Transaction immobilière - avant-contrat - promesse - compromis
Les enjeux du compromis de vente | | Christophe Cythin, www.agencechrisimmo.com © |
Moment clé de l’acquisition d’un bien, le compromis de vente est le premier pas financier et juridique effectué par les deux parties, en attendant la signature de l’acte authentique. Autant dire que ses enjeux sont décisifs, comme l’explique l’agent immobilier, Christophe Cythin.
Préliminaire à une transaction immobilière, le compromis de vente est un avant-contrat destiné à fixer les conditions de la vente. Rédigé, soit par les particuliers, soit par un professionnel (agent immobilier ou notaire), il doit préciser le prix du logement et ses modalités de paiement (payable directement, en partie, avec un ou plusieurs prêts) et la date limite pour la signature du contrat de vente définitif. Il doit également contenir cinq clauses, comme le rappelle le site Service public.fr : l’état civil intégral et exact du vendeur et du candidat acquéreur ; l’adresse du bien et sa superficie ; la description exacte et précise du logement et de ses dépendances ; l’origine de la propriété (date du précédent acte de vente, nom du précédent propriétaire, étude du notaire qui a authentifié l’acte) et enfin ; les hypothèques, charges et servitudes pesant sur le logement.

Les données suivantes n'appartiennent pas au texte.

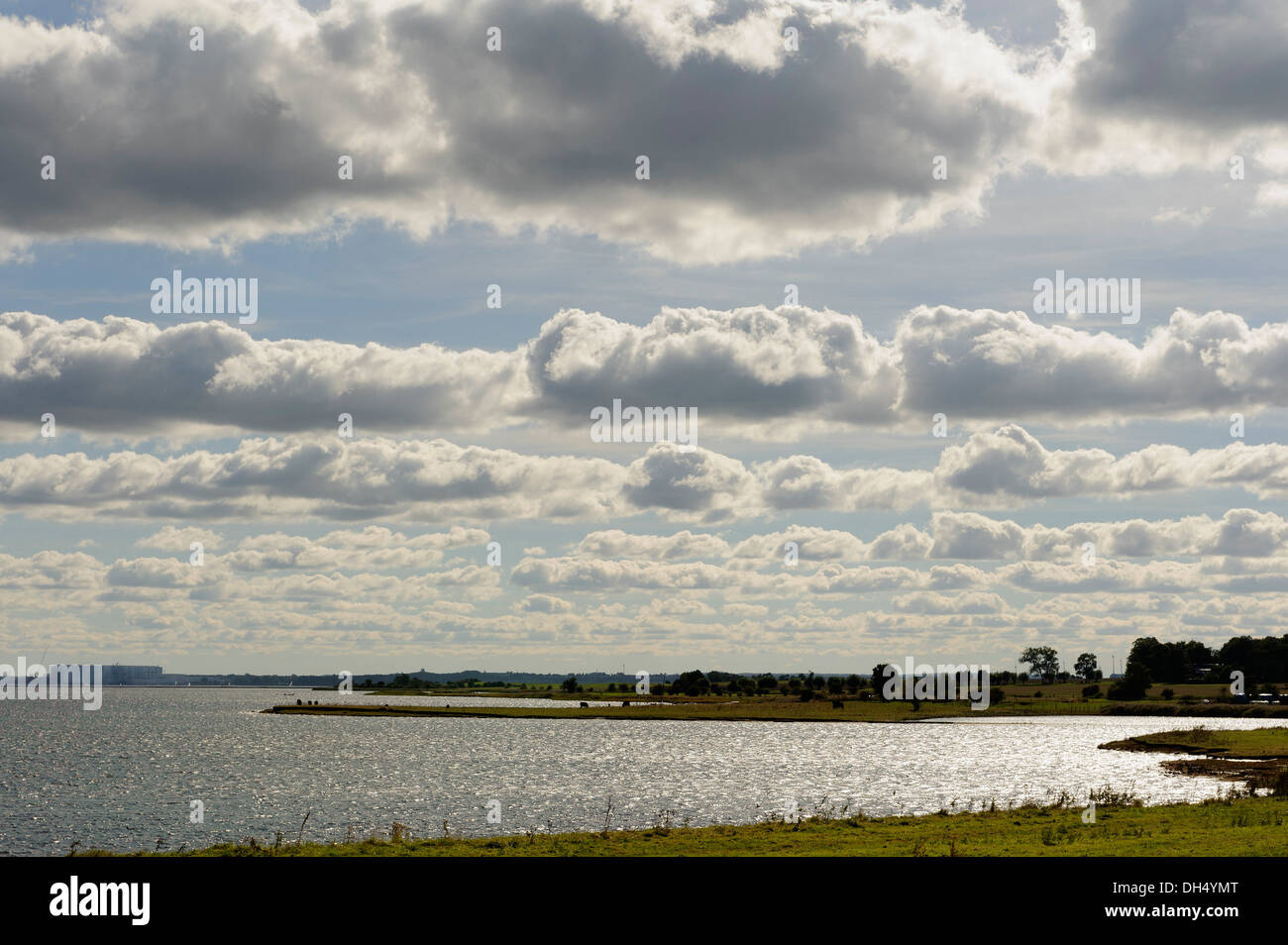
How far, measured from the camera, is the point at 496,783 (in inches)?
4139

Agent immobilier spécialisé dans les secteurs d’Issy-les-Moulineaux, Vanves et Clamart (92), Christophe Cythin nous en dit un peu plus sur les modalités pratiques du compromis de vente. Retrouvez son interview en page suivante en cliquant sur "Les conseils de l'agent immobilier" ou "suivant" en bas de page.
Quelle est la différence entre la promesse et le compromis de vente ?
Le compromis est équivalent à une vente. Le vendeur et l’acheteur s’engagent, tous deux, définitivement. Les effets de cet avant-contrat sont simplement retardés à la rédaction de l’acte authentique. Concrètement, cela signifie qu’en cas de problème de l’une des deux parties, l’autre pourra avoir recours aux tribunaux, réclamer une indemnité et forcer le récalcitrant à opérer le transfert de la propriété du bien.
La promesse unilatérale de vente a plutôt une valeur d’option. Le vendeur s’engage à réserver son bien à un acquéreur, à un prix déterminé. A l’issue d’un délai donné, l’acquéreur se réserve le droit d’acheter. S’il laisse passer l’option ou change d’avis, il devra verser une indemnité d’immobilisation au vendeur. De son côté, le vendeur peut également se désister en versant, à son tour, une indemnité à l’acquéreur déchu. Dans les deux cas et contrairement au compromis, la rupture de la promesse n’engendre aucune difficulté judiciaire ou fiscale.
Autre différence entre ces deux avant-contrats, le prix : si les frais de rédaction sont similaires car ils dépendent du professionnel qui rédige (variable selon les agents immobiliers, entre 230 et 310 euros chez un notaire), des frais d’enregistrement sont à prévoir pour la promesse de vente. Effectuée par un notaire, cette démarche obligatoire coûte environ 125 euros, auxquels il faut ajouter un timbre fiscal de trois euros par page.